In the other departments of the magazine will be found
poetry, tales, and other frothy trifles, and to these
the reader can turn for relaxation from time to time,
and thus guard against overstraining the powers of
his mind.
M.
T.
P. S.—1. I have not sold out of the
“Buffalo Express,” and shall not; neither
shall I stop writing for it. This remark seems
necessary in a business point of view.
2. These memoranda are not a “humorous”
department. I would not conduct an exclusively
and professedly humorous department for any one.
I would always prefer to have the privilege of printing
a serious and sensible remark, in case one occurred
to me, without the reader’s feeling obliged
to consider himself outraged. We cannot keep
the same mood day after day. I am liable, some
day, to want to print my opinion on jurisprudence,
or Homeric poetry, or international law, and I shall
do it. It will be of small consequence to me
whether the reader survive or not. I shall never
go straining after jokes when in a cheerless mood,
so long as the unhackneyed subject of international
law is open to me. I will leave all that straining
to people who edit professedly and inexorably “humorous”

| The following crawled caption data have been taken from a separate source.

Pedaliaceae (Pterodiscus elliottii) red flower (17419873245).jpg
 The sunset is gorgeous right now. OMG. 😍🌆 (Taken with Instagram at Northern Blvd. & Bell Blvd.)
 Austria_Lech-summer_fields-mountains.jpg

departments and publications.
3. I have chosen the general title of memoranda
for this department because it is plain and simple,
and makes no fraudulent promises. I can print
under it statistics, hotel arrivals, or anything that
comes handy, without violating faith with the reader.
4. Puns cannot be allowed a place in this department.
Inoffensive ignorance, benignant stupidity, and unostentatious
imbecility will always be welcomed and cheerfully
accorded a corner, and even the feeblest humour will
be admitted, when we can do no better; but no circumstances,
however dismal, will ever be considered a sufficient
excuse for the admission of that last—and
saddest evidence of intellectual poverty, the Pun.
In a recent issue of the “Independent,”
the Rev. T. De Witt Talmage, of Brooklyn, has the
following utterance on the subject of “Smells”:
I have a good Christian friend who,
if he sat in the front pew in church, and a working
man should enter the door at the other end, would
smell him instantly. My friend is not to blame
for the sensitiveness of his nose, any more than
you would flog a pointer for being keener on
the scent than a stupid watch dog. The fact is,
if you, had all the churches free, by reason of
the mixing up of the common people with the uncommon,
you would keep one-half of Christendom sick at
their stomach. If you are going to kill the
church thus with bad smells, I will have nothing
to do with this work of evangelization.